PARTS OF THE EXERCISE ->
1. Transcribe the orcus mapping passage from "Note that while" to "before calling read_stream().".
2. In the orcus mapping passage, what does the call to set_range_row_group() tell orcus?

SOURCE TEXT ->
The first argument to start_range() is the target sheet name, followed by the row and column of the top-left corner of the range. Each call to append_field_link() takes an XPath expression and a column label. The call to set_range_row_group() tells orcus that each <city> element represents one row in the output. Once commit_range() is called, the mapping is finalized and ready for parsing. Re-running the code with this range mapping added should produce the following output:

rows: 5  cols: 5
+----------+----------------+--------------+----------------------------------------------+-------------------+
| City     | Country        | Population   | Fact                                         | Popular Spot      |
+----------+----------------+--------------+----------------------------------------------+-------------------+
| Tokyo    | Japan          | 37400000 [v] | World's most populous metropolitan area.     | Tokyo Skytree     |
+----------+----------------+--------------+----------------------------------------------+-------------------+
| New York | United States  | 19200000 [v] | Home to the United Nations headquarters.     | Statue of Liberty |
+----------+----------------+--------------+----------------------------------------------+-------------------+
| London   | United Kingdom | 9300000 [v]  | One of the world's oldest financial centers. | Big Ben           |
+----------+----------------+--------------+----------------------------------------------+-------------------+
| Paris    | France         | 12100000 [v] | Known as the City of Light.                  | Eiffel Tower      |
+----------+----------------+--------------+----------------------------------------------+-------------------+

Note that while the example above runs the header metadata mapping and the city range mapping as two separate sessions, cell links and range mappings can be freely mixed within the same session. When mixed, both become active when read_stream() is called, and orcus will populate all of them in a single pass over the document. You can also define multiple ranges in the same session by calling start_range(), append_field_link(), set_range_row_group(), and commit_range() again for each additional range before calling read_stream().

LISTED RECORDS ->
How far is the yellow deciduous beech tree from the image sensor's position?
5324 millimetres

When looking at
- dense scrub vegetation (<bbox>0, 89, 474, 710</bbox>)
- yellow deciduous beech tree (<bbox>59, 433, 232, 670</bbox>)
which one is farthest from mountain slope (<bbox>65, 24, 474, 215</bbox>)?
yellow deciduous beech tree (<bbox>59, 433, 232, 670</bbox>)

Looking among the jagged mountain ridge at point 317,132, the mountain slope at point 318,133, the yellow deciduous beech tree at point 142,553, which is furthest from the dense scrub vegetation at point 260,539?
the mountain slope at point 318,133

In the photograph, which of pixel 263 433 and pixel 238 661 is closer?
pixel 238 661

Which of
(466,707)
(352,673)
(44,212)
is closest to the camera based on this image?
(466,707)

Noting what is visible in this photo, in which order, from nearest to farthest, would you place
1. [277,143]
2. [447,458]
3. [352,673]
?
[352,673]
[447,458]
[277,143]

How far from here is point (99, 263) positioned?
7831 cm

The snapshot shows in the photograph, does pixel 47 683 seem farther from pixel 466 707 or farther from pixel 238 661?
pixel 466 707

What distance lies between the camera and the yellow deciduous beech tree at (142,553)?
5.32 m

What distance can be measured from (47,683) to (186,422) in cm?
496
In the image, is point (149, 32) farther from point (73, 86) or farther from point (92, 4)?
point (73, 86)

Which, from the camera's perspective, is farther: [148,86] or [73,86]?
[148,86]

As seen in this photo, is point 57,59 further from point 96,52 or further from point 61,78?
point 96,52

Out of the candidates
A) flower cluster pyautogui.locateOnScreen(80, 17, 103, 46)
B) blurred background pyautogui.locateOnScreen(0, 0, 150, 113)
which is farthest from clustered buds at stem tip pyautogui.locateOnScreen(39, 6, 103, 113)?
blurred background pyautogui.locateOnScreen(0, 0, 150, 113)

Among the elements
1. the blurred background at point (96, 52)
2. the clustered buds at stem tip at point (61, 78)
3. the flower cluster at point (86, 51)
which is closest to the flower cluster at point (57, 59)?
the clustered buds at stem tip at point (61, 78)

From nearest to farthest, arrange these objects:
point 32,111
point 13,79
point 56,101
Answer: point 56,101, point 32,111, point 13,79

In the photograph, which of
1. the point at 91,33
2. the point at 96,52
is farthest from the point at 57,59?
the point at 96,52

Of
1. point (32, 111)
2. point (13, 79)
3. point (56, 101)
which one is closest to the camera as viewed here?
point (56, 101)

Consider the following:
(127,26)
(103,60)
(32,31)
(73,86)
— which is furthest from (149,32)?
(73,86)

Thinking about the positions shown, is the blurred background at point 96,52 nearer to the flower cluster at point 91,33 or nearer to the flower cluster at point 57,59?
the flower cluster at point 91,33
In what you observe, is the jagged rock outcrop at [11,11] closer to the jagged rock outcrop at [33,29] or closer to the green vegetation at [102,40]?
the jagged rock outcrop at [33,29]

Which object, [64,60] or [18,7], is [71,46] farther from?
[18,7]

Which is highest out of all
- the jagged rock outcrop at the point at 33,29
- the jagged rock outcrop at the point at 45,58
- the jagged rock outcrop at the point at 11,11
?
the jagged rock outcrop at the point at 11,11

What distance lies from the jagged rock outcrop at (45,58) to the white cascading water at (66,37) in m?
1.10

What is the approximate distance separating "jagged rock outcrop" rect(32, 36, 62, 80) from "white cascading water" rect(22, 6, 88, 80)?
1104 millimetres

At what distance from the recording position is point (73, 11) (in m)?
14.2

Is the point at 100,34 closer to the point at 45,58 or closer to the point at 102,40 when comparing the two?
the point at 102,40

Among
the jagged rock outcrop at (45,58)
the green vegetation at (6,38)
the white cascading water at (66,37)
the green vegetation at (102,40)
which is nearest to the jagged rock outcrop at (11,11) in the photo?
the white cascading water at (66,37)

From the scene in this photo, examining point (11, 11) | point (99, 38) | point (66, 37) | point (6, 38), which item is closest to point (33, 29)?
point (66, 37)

PER-TASK OUTPUTS ->
1.
Note that while the example above runs the header metadata mapping and the city range mapping as two separate sessions, cell links and range mappings can be freely mixed within the same session. When mixed, both become active when read_stream() is called, and orcus will populate all of them in a single pass over the document. You can also define multiple ranges in the same session by calling start_range(), append_field_link(), set_range_row_group(), and commit_range() again for each additional range before calling read_stream().

2. It tells orcus that each <city> element represents one row in the output.